===== DOCUMENTO =====
Dirceu Antonio Ruaro
Prezados leitores, semana passada, iniciei, a pedido de amigos professores, uma reflexão e provocação de análise sobre o chamado “novo ensino médio” brasileiro, que entra em implantação gradativa e, obrigatória, a partir desse ano letivo de 2022.
Disse que o “novo ensino médio” é uma necessidade urgente. Apontei pontos de inquietude e incertezas sobre as propostas, agora, lei de implantação do “novo ensino médio” especialmente com referências a três pontos: a infraestrutura humana necessária para a mudança; a infraestrutura física (nossos colégios de ensino médio no Brasil, via de regra, estão sucateados); a frustração que poderá advir da escolha dos percursos formativos, por parte dos alunos.
São questões absolutamente fundamentais que precisam de maiores esforços e esclarecimentos por parte das autoridades educacionais que são responsáveis por este nível de ensino.
Apontei que, de certa forma, considero sim que o ensino médio brasileiro precisa urgentemente encontrar seu “ponto de mutação” para que cumpra as finalidades constitucionais e, mais que isso, cumpra seu dever moral, ético e legal com a formação de nossos jovens na direção de uma formação mais humana, mais científica, mais integral.
Se a proposta, de fato for implantada tendo a interdisciplinaridade como metodologia principal e a ciência como fundamento, fugindo dos achismos, é possível que tenhamos, daqui a alguns anos, jovens mais bem formados e comprometidos com o desenvolvimento humano, social, político e econômico do país.
E é justamente nesse diapasão que quero entrar agora. Precisamos de um “ponto de mutação” urgentemente para que o ensino médio brasileiro deixe de “fazer de conta” que cumpre suas finalidades legais e constitucionais.
Por isso, e nesse sentido mesmo, tomei como ponto de reflexão o filme “Ponto de Mutação” de Frijof Capra.
O filme “Ponto de Mutação” aborda o encontro casual dos amigos Jack Edwards, o político, Thomas Harrimann, o poeta, com a física e cientista Sônia Hoffmann. O político e o poeta se encontram em um dilema, cada qual preso em seu mundo, procurando o sucesso, a cientista busca na fuga, isolando-se na ilha, o perdão pelos resultados de suas ações e criações. Dá- se, então, início a uma discussão em torno da vida, das condições físicas da terra e da Ecologia, das relações entre os homens de todo o planeta e da mediação do conhecimento na sociedade.
O filme “Ponto de Mutação” nos traz uma obra de reflexão sobre as bases da existência e integração do pensamento com as ações humanas no contexto do desenvolvimento, através da retrospectiva histórica sobre a visão de mundo defendida por filósofos. Inicia-se uma discussão (diálogos respeitosos, mas profundos), na visão de cada um dos personagens.
Para efeito de nossa reflexão aqui vou me referir mais ao pensamento da cientista Sônia.
Ela traz uma explicação sobre a Teoria dos Sistemas Vivos como uma visão organicista do mundo, a Ecologia, defendida por Capra.
=====
◆ TAREFAS A REALIZAR ◆
1. Reproduza o trecho do artigo sobre o novo ensino médio que se inicia nas palavras "Se a proposta, de" e termina após as palavras "legais e constitucionais.".
2. Indique se cada afirmação a seguir está de acordo com o artigo sobre o novo ensino médio, respondendo sim ou não e citando literalmente as palavras do artigo que o comprovam.
(a) O novo ensino médio passa a ser implantado de forma obrigatória a partir do ano letivo de 2022.
(b) Os colégios de ensino médio no Brasil, via de regra, estão bem equipados.
(c) No filme mencionado, Sônia Hoffmann é apresentada como poeta.
3. Responda às perguntas abaixo com base no artigo sobre o novo ensino médio, identificando cada resposta com a mesma letra da pergunta correspondente.
(a) A pedido de quem o autor iniciou a reflexão sobre o novo ensino médio?
(b) Que metodologia principal o autor menciona para a implantação da proposta?
(c) Onde a cientista Sônia se isola no filme?
===== CONTEÚDO DOS DADOS =====
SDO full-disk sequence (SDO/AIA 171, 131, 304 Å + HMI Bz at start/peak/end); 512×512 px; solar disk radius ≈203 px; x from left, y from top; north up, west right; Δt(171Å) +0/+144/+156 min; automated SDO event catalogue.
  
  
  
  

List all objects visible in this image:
=====
◆ RESPOSTAS ◆
1.
Se a proposta, de fato for implantada tendo a interdisciplinaridade como metodologia principal e a ciência como fundamento, fugindo dos achismos, é possível que tenhamos, daqui a alguns anos, jovens mais bem formados e comprometidos com o desenvolvimento humano, social, político e econômico do país.
E é justamente nesse diapasão que quero entrar agora. Precisamos de um “ponto de mutação” urgentemente para que o ensino médio brasileiro deixe de “fazer de conta” que cumpre suas finalidades legais e constitucionais.

2.
(a) Sim: "que entra em implantação gradativa e, obrigatória, a partir desse ano letivo de 2022"
(b) Não: "nossos colégios de ensino médio no Brasil, via de regra, estão sucateados"
(c) Não: "Thomas Harrimann, o poeta, com a física e cientista Sônia Hoffmann"

3.
(a) De amigos professores.
(b) A interdisciplinaridade.
(c) Em uma ilha.